U.S. Soccer had three options on Friday night as its Board of Directors met to vote on which league to sanction as American soccer’s Division II. The USSF could grant the booming USL D-II status while rejecting NASL’s application, which would have almost surely meant the death of the NASL. The USSF could have also left things as is, leaving NASL as a shaky standalone D-II while denying the USL’s strong case to move up from Division III.
Ultimately, U.S. Soccer decided the third option was best, which means granting provisional Division II status to both the NASL and USL for 2017.
The temporary fix wasn’t exactly what either league was looking for, but it’s a suitable compromise that will give both leagues an opportunity to strengthen their positions as D-II leagues before 2018, when U.S. Soccer will once again be faced with the same decision it just resolved.
“After an exhaustive process working with both leagues, in the best interest of the sport the U.S. Soccer Board of Directors has decided to grant provisional Division II status to the NASL and USL,” U.S. Soccer president Sunil Gulati said in a statement released by the federation. “U.S. Soccer will create an internal working group that will work with each league to set a pathway to meet the full requirements for Division II and allow for the larger goal of creating a sustainable future. We look forward to another productive year for professional soccer in this country.”
The decision is a lifesaver for the NASL, which was in danger of completely collapsing if it had been dropped to D-III. Maintaining D-II status was reportedly one of the stipulations necessary to allow the sale of the New York Cosmos to go through. The survival of the Cosmos, coupled with the NASL’s taking over of the Jacksonville Armada while it finds the club a new owner, would allow the league to operate with eight teams in 2017, with potential expansion taking the league back up to 12 teams in 2018.

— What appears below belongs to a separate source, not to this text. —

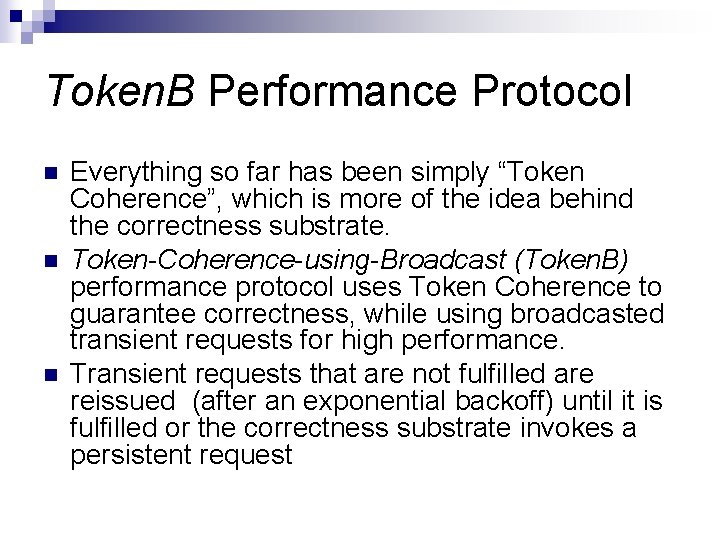 TokenB Performance Protocol

Everything so far has been simply “Token Coherence”, which is more of the idea behind the correctness substrate.

Token-Coherence-using-Broadcast (TokenB) performance protocol uses Token Coherence to guarantee correctness, while using broadcasted transient requests for high performance.

Transient requests that are not fulfilled are reissued (after an exponential backoff) until it is fulfilled or the correctness substrate invokes a persistent request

“The NASL Board of Governors and I support the USSF’s decision to grant the league provisional Division 2 status,” said Steve Malik, owner of North Carolina FC (the club formerly known as the Carolina Railhawks). “We’re excited about the eight teams beginning play in April, and we look forward to the continued growth of our league and soccer in the U.S.”
According to an ESPN report, the NASL will expand to 11 teams by the Fall season, with teams set to play in Atlanta, San Diego and Orange County, California.
U.S. Soccer’s decision to grant Division II status to USL serves as the latest milestone for the fast-growing league, which enjoyed impressive success in 2016, and is set to expand to 30 teams in 2017.
“We would like to thank U.S. Soccer for taking the time to work through this process and provide us with provisional sanctioning for Division II in 2017,” USL CEO Alec Papadakis said in a statement released by U.S. Soccer. “We welcome the opportunity to work closely with U.S. Soccer to meet all the Division II standards in the near future and continue to be part of the impressive growth of the sport in the United States.”
What does the Division II status mean for teams in both leagues? It means a stronger position from which to operate from a business standpoint, and a more attractive position to offer prospective investors, as well as a more respected position to hold from a global perspective (and an easier position to sell potential players from abroad) than Division III.
What remains unclear is just what U.S. Soccer will do next year, and if the federation is committed to only having one Division II league by next year, or if we could see the USL and NASL continue to battle as dueling D-II leagues for the foreseeable future.